Today’s prompt from the lovely people at NaPoWriMo asks that we think about lies as we write today. I, personally, love lying. It can be such a thrill to use words to convince people of things that are not true. Not that I lie regularly, but I have been known to make up back stories for myself that are not entirely true when I meet people who I know I will never see again. It reminds me of the tenuous nature of our reality which depends on our words to sustain it. What we say, the stories we tell, become their own sort of truth when we believe in them and although the following poem is a (somewhat ridiculous) study in lies, I hold to the belief that it contains some truth.

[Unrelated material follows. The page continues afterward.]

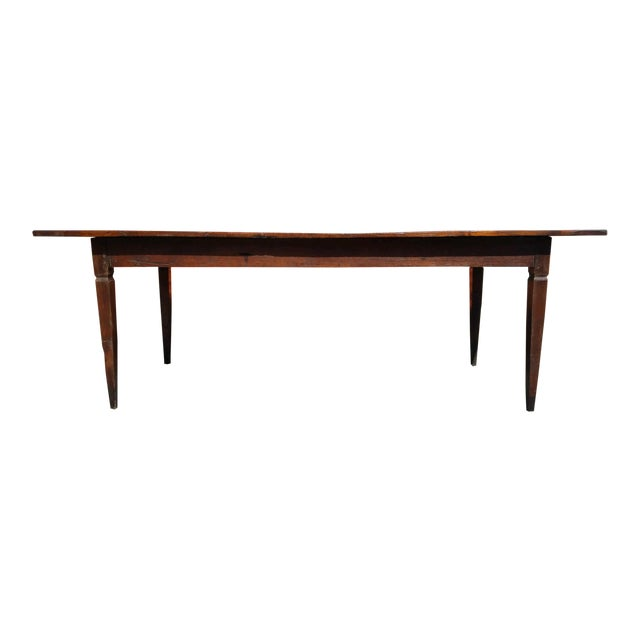 Antique French Farm Table - Image 1 of 8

Lies That I Wish Were True
You can get anywhere in the world by walking
if you tie a feather and two fish scales
to each shoe string
But when you get there you may find
that all of the people who live there
have their heads in the clouds
and if you try to talk to them
you will be greeted by silence
and the soft rustling of their long, swaying forest of necks.
If you turn around
stretch out your arms
and look to the sky,
you will see a lazy spot of haziness
above the horizon.
If you stare at this spot
do not blink
as you approach
and watch carefully that wispy air
you may find that you can reach the horizon
if you do it sideways
while whistling Yankee-Doodle.
If you do all of these things
and if your face has the right number of moles
then you will find the road to this place to be easy
But when you blink, or fall
and the horizon stays the same distance away
no matter how hard you try,
turn your toes another way.
You can get anywhere in the world by walking.